Azure ML Pipelines user_identity on parallel job

75 views Asked by At

I'm using a user_identity to read data from Azure Data Lake. I'm saving the data to a datastore. Then I want to use the datastore for my parallel job, but I keep running into this error:

Please specify a intermediate datastore for Parallel Run Step run-time when credential passthrough is enabled. Parallel Run Step will use your user identity to acceess the datastore. Warning: Please carefully control the scale of access to prevent intermediate data leak!

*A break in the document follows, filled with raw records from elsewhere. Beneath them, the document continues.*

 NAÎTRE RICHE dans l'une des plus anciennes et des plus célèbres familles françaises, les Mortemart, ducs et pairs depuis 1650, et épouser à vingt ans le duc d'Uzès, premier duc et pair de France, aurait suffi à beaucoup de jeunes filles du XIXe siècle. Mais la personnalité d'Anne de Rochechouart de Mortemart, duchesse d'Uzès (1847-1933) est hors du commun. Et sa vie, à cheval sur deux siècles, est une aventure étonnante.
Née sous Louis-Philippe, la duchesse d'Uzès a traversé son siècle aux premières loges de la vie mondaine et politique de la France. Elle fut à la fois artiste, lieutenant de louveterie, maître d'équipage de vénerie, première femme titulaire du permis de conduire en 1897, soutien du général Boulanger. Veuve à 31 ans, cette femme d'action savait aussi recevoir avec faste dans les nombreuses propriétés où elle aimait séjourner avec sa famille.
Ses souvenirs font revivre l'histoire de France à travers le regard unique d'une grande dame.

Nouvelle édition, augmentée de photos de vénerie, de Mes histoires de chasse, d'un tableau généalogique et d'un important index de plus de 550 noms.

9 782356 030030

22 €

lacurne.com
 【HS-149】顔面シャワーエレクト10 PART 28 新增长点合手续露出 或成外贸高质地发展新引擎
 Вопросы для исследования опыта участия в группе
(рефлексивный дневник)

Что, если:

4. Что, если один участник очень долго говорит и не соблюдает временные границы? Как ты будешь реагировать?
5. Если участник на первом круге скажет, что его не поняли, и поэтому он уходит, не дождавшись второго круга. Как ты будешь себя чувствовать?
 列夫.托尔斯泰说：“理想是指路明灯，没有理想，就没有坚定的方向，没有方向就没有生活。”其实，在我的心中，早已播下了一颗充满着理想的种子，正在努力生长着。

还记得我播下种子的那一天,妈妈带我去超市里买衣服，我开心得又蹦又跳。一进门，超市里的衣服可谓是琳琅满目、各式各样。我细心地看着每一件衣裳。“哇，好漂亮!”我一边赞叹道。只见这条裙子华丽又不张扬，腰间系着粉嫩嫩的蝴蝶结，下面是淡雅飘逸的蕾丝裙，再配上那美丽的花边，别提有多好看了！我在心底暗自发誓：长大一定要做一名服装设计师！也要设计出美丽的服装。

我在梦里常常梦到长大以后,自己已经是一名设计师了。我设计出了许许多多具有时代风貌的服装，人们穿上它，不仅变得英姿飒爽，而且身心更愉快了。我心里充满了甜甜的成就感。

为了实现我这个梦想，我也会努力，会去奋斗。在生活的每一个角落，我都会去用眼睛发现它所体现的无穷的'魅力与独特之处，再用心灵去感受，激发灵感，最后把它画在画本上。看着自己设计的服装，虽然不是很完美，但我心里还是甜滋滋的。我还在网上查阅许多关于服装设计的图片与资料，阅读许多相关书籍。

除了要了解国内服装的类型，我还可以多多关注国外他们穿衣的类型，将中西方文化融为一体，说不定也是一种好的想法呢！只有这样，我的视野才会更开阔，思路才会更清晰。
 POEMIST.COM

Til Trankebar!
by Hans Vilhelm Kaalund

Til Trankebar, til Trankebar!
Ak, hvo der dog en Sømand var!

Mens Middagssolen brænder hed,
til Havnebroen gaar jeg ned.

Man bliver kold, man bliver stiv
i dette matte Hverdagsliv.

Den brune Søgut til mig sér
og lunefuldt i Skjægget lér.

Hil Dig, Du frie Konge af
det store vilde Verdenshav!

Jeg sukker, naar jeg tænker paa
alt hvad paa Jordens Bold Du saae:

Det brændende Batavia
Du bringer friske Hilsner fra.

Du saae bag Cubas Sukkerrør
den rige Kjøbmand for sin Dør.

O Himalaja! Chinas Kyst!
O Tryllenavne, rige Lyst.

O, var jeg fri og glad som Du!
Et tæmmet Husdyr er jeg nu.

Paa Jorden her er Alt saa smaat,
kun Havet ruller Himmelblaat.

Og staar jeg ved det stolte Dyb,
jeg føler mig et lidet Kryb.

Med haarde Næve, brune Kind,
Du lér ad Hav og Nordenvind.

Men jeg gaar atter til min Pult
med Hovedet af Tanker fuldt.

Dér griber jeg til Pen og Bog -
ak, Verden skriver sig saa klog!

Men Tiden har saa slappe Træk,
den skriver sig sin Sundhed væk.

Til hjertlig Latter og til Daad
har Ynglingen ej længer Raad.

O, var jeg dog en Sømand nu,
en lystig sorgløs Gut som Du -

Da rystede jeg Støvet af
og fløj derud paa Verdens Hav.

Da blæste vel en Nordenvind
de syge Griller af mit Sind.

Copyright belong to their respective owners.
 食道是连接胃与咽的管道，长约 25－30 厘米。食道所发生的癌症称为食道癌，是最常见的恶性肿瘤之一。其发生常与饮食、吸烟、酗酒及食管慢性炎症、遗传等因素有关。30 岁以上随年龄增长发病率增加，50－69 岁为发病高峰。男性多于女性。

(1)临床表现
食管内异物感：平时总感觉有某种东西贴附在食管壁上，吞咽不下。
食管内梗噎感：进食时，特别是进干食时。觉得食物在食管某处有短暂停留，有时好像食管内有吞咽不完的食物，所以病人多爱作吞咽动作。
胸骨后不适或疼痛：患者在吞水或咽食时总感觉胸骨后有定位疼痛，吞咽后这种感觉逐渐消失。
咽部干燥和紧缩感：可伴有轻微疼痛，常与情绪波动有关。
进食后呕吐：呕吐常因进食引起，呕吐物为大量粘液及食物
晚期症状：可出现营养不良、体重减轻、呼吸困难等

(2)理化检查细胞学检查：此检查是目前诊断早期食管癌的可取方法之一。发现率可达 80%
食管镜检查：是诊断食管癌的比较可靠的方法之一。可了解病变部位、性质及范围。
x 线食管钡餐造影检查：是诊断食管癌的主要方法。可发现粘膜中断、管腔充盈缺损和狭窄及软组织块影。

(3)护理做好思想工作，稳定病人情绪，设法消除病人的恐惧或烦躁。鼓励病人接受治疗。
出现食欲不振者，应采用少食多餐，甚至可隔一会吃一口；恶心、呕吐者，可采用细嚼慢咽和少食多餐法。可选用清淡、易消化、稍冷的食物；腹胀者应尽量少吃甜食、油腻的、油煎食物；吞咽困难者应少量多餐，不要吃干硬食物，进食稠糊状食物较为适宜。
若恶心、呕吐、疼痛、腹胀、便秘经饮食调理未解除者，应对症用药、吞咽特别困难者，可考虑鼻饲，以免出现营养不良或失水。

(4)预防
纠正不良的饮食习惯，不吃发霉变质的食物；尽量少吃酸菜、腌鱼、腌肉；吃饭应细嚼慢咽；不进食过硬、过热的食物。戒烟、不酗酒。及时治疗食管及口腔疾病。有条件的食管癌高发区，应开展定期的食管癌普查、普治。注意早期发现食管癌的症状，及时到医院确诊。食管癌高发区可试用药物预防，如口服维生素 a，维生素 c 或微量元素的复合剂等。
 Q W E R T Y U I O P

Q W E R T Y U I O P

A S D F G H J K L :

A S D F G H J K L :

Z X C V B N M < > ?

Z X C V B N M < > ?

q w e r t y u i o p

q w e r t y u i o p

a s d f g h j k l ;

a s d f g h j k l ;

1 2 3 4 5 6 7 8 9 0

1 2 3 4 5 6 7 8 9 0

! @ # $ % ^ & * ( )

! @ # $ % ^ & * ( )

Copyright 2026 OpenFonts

Here's my job definition for reference:

$schema: https://azuremlschemas.azureedge.net/latest/pipelineJob.schema.json
type: pipeline

display_name: model
description: a model
identity:
  type: user_identity

jobs:

  copy_model:
    type: command
    compute: azureml:default-compute
    environment: azureml:default-env
    inputs:
      input_path:
        type: uri_folder
        path: azureml://datastores/default/paths/
        mode: ro_mount
    outputs:
      output_path:
        type: uri_folder
        path: azureml://datastores/${{default_datastore}}/paths/model
    command: |
      rsync -ah --progress ${{inputs.input_path}}/model ${{outputs.output_path}}

  copy_data:
    type: command
    compute: azureml:default-compute
    environment: azureml:default-env
    inputs:
      input_path:
        type: uri_folder
        path: azureml://datastores/default/paths/
        mode: ro_mount
      input_folder: folder
    outputs:
      output_path:
        type: uri_folder
        path: azureml://datastores/${{default_datastore}}/paths/data
    command: |
      rsync -ah --progress ${{inputs.input_path}}/${{inputs.input_folder}} ${{outputs.output_path}}

  model:
    type: parallel
    compute: azureml:default-compute
    inputs:
      score_model:
        type: uri_folder
        path: ${{parent.jobs.copy_model.outputs.output_path}}
        mode: ro_mount
      job_data_path:
        type: uri_folder
        path: ${{parent.jobs.copy_data.outputs.output_path}}
        mode: ro_mount
    outputs:
      output_path: 
        type: uri_file
        path: azureml://datastores/${{default_datastore}}/paths/results/output.csv
        mode: rw_mount

    mini_batch_size: "1"
    resources:
      instance_count: 1
    mini_batch_error_threshold: 5
    logging_level: "DEBUG"
    input_data: ${{inputs.job_data_path}}
    max_concurrency_per_instance: 2
    retry_settings:
      max_retries: 2
      timeout: 60
    
    task:
      type: run_function
      code: ./src
      entry_script: model.py
      environment: azureml:default-env
      program_arguments: >-
        --model-path ${{inputs.score_model}}
      append_row_to: ${{outputs.output_path}}
0

There are 0 answers